Paula Doreen Hughes, 55, was admitted to the Woolwich hospital on January 6, 2022, having fractured her arm in a fall the following evening.
Over the next 48 hours in hospital she received a fatal overdose of paracetamol, according to a prevention of future deaths report.
This was a consequence of paracetamol being prescribed in addition to co-codamol, which already contains paracetamol, the document said.
Inner South London coroner Liliane Field concluded that Mrs Hughes’ cause of death was liver failure as a result of paracetamol overdose.
On December 19, the prevention of future deaths report produced by Dr Field was published warning that there is a risk of further casualties unless action is taken.
Dr Field said the two drugs were administered together on three or four occasions before it was corrected.
Two prescribing doctors, two nurses and a pharmacist failed to recognise the problem, according to the report.
Mrs Hughes’ condition began to deteriorate at around 12pm on January 8 but the coroner said staff did not recognise that she had been given a paracetamol overdose until the following morning.
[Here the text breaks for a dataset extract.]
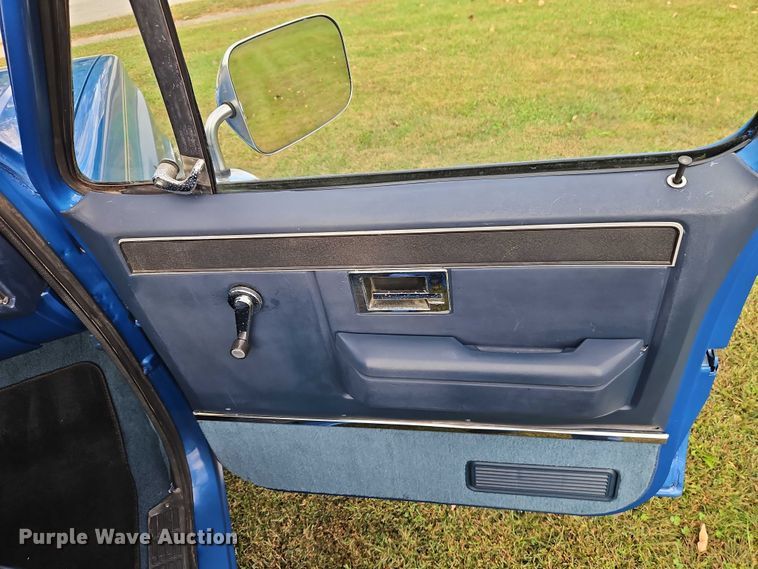 image for item EO4711 1981 Chevrolet Cheyenne K10 pickup truck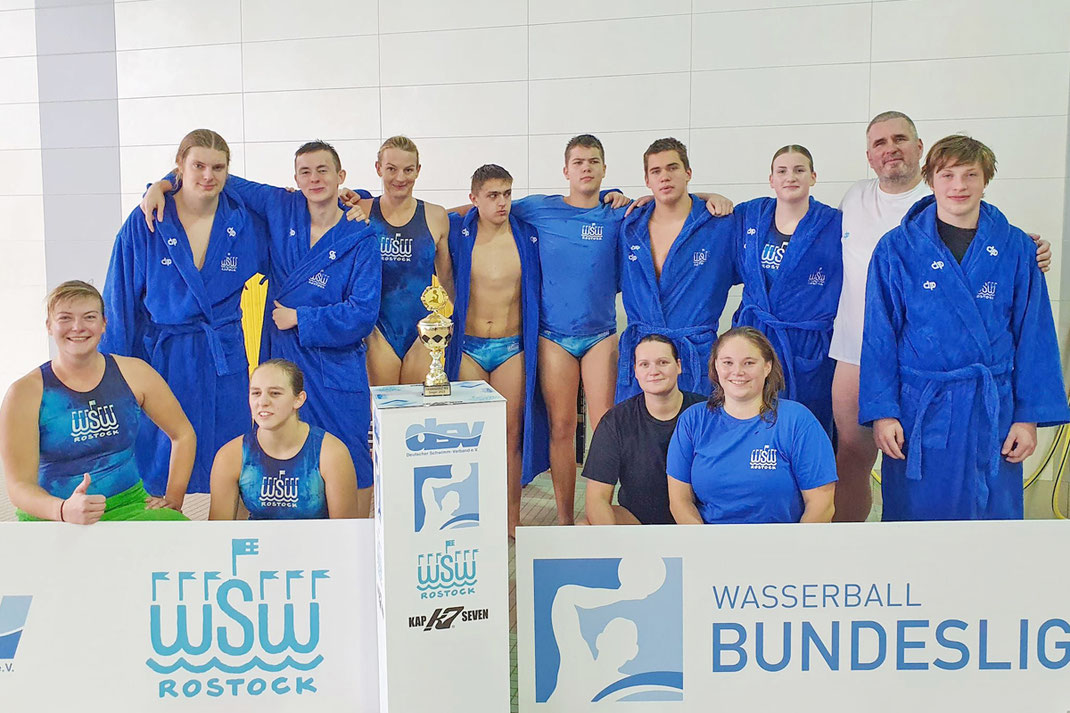 Das Mixed-Team des WSW Rostock beim Wasserball-Landespokal M-V in Rostock, November 2023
By that point she had been admitted to intensive care.
Dr Field said the delay had meant that Mrs Hughes was not given potentially life-saving drug n-acetyle cysteine in time.
Lewisham and Greenwich NHS Trust was sent a copy of Dr Field’s report on October 14 last year.
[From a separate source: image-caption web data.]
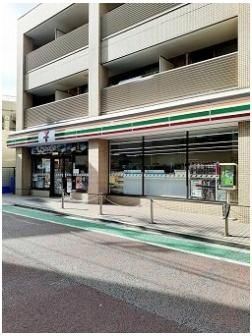 セブンイレブン新宿中井駅前店まで79m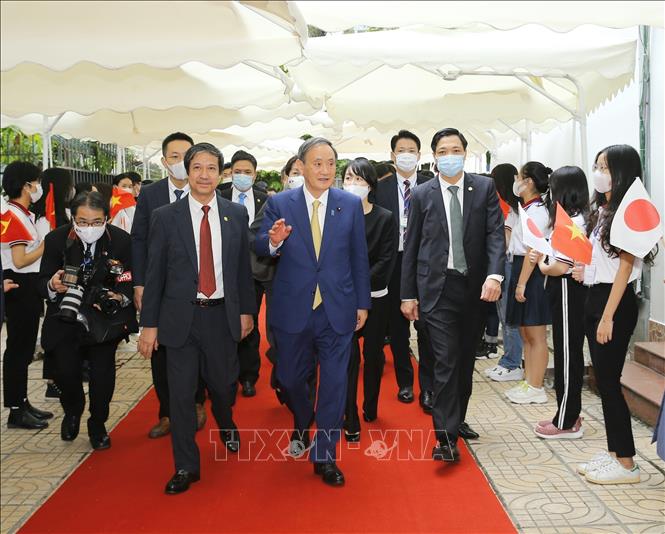 Photo: Japanese Prime Minister Suga Yoshihide visits the Vietnam - Japan University. VNA Photo: Doãn Tấn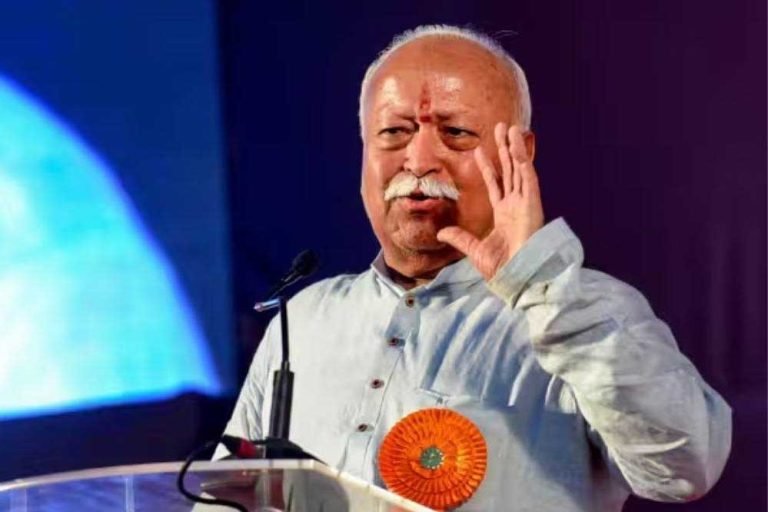 RSS प्रमुख का बड़ा बयान: ‘महिलाओं को बंधनों से मुक्त किए बिना नहीं होगा राष्ट्र का उत्थान’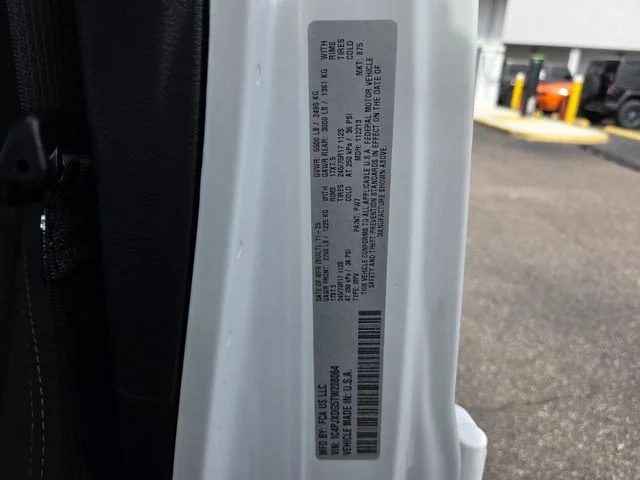 New 2026 Bright White Clear-Coat Exterior Paint Jeep Sport S image 20
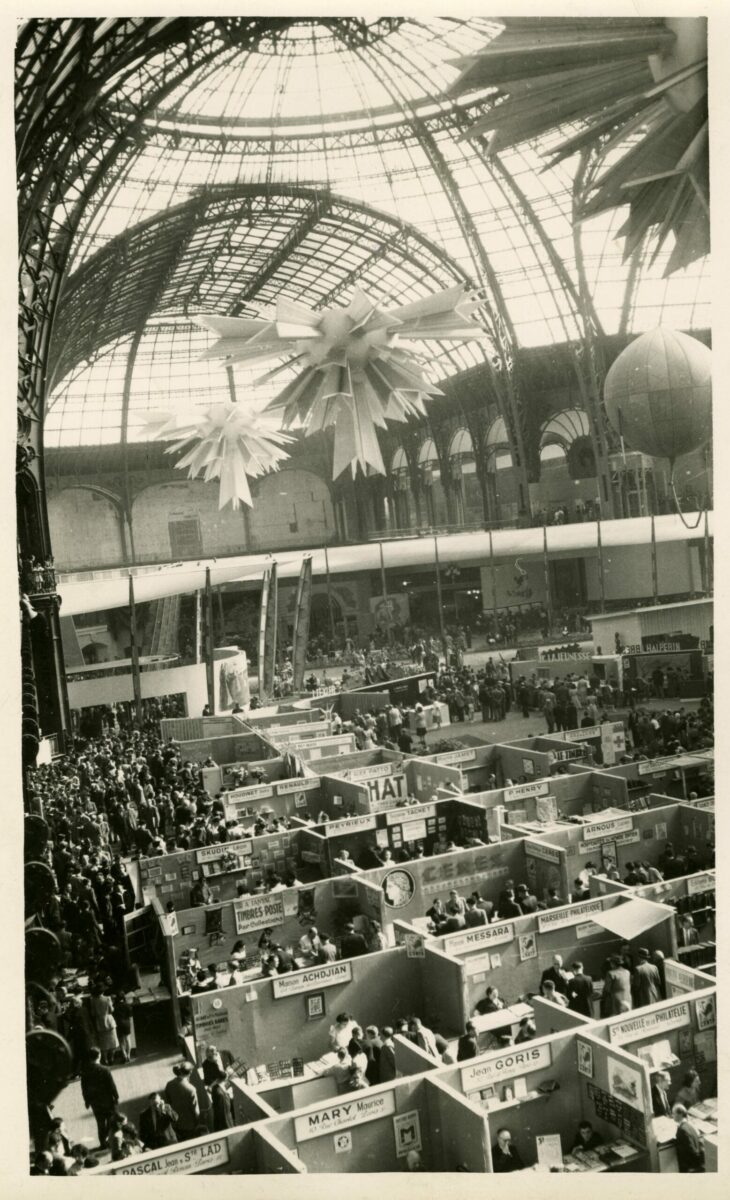 Centenaire du timbre-poste, Paris Grand-Palais, 1949, Tirage argentique, coll. Musée de La Poste (© Musée de La Poste/La Poste-Paris 2025)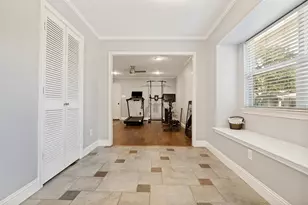 2401 Radcliffe Dr, Arlington, TX 76012 - Photo 7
The trust has outlined plans to implement several new systems to prevent similar deaths from occurring – a full copy of the trust’s response can be found here.
The coroner said the trust’s response was “swift and commendable” with a hard stop introduced to the electronic prescribing system they had been using.
But Dr Field warned that any safety nets should not be diluted or lost as the trust changed its electronic record and prescribing system.
The trust has been contacted for comment.